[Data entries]
###

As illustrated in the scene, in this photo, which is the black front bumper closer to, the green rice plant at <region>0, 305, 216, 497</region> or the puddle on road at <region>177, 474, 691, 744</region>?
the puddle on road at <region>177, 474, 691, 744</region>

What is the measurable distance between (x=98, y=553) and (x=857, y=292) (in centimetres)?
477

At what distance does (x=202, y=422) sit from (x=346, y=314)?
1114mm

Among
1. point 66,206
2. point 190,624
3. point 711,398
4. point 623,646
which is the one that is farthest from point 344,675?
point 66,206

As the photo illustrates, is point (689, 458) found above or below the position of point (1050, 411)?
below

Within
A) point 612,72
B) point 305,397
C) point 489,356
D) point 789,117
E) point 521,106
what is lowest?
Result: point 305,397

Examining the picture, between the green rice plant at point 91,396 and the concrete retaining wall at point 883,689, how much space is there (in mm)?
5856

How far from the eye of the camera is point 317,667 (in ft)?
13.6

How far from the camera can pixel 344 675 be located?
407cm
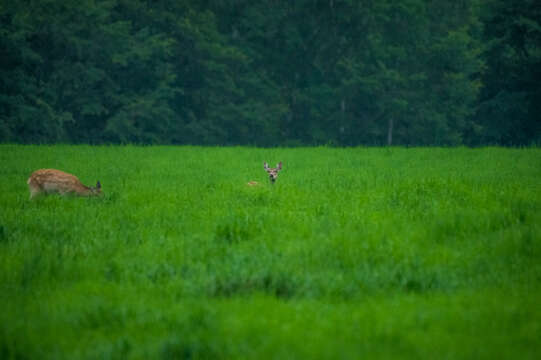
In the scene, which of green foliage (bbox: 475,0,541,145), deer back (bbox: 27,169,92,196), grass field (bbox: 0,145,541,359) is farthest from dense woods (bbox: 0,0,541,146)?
grass field (bbox: 0,145,541,359)

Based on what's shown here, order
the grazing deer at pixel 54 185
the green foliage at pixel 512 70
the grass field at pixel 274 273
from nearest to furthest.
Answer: the grass field at pixel 274 273, the grazing deer at pixel 54 185, the green foliage at pixel 512 70

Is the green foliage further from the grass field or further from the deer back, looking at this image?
the deer back

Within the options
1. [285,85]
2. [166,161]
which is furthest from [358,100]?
[166,161]

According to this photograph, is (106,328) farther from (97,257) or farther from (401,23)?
(401,23)

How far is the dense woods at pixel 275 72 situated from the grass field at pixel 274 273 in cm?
2922

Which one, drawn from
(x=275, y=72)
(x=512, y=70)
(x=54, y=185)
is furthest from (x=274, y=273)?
(x=275, y=72)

###

§ **Problem**: Update the data entries above by changing every "green rice plant" to "young rice plant" and keeping everything else the same. Leave the pictures out of your answer.

§ **Solution to this exercise**:
As illustrated in the scene, in this photo, which is the black front bumper closer to, the young rice plant at <region>0, 305, 216, 497</region> or the puddle on road at <region>177, 474, 691, 744</region>?
the puddle on road at <region>177, 474, 691, 744</region>

What is the measurable distance between (x=98, y=553) and (x=857, y=292) (in centimetres)?
477

At what distance does (x=202, y=422) sit from (x=346, y=314)?
1114mm

Among
1. point 66,206
2. point 190,624
3. point 711,398
4. point 623,646
which is the one that is farthest from point 344,675?
point 66,206

As the photo illustrates, is point (689, 458) found above or below the position of point (1050, 411)?
below

Within
A) point 612,72
B) point 305,397
C) point 489,356
D) point 789,117
E) point 521,106
what is lowest?
Result: point 305,397

Examining the picture, between the young rice plant at point 91,396 and the concrete retaining wall at point 883,689, how much space is there (in mm)?
5856

How far from the eye of the camera is point 317,667 (in ft)?
13.6

How far from the camera can pixel 344 675 be located?
407cm
In the scene, which of green foliage (bbox: 475,0,541,145), deer back (bbox: 27,169,92,196), grass field (bbox: 0,145,541,359) is farthest from dense woods (bbox: 0,0,541,146)?
grass field (bbox: 0,145,541,359)

Based on what's shown here, order
the grazing deer at pixel 54 185
the green foliage at pixel 512 70
the grass field at pixel 274 273
from nearest to furthest.
Answer: the grass field at pixel 274 273, the grazing deer at pixel 54 185, the green foliage at pixel 512 70

Is the green foliage further from the grass field or further from the deer back, looking at this image?
the deer back

Within the options
1. [285,85]
2. [166,161]
which is furthest from [358,100]?
[166,161]

According to this photograph, is (106,328) farther from (97,257) or farther from (401,23)?
(401,23)

How far is the dense woods at pixel 275 72 situated from the grass field at pixel 274 273 in cm?
2922

Which one, drawn from
(x=275, y=72)
(x=512, y=70)
(x=54, y=185)
is furthest from (x=274, y=273)?
(x=275, y=72)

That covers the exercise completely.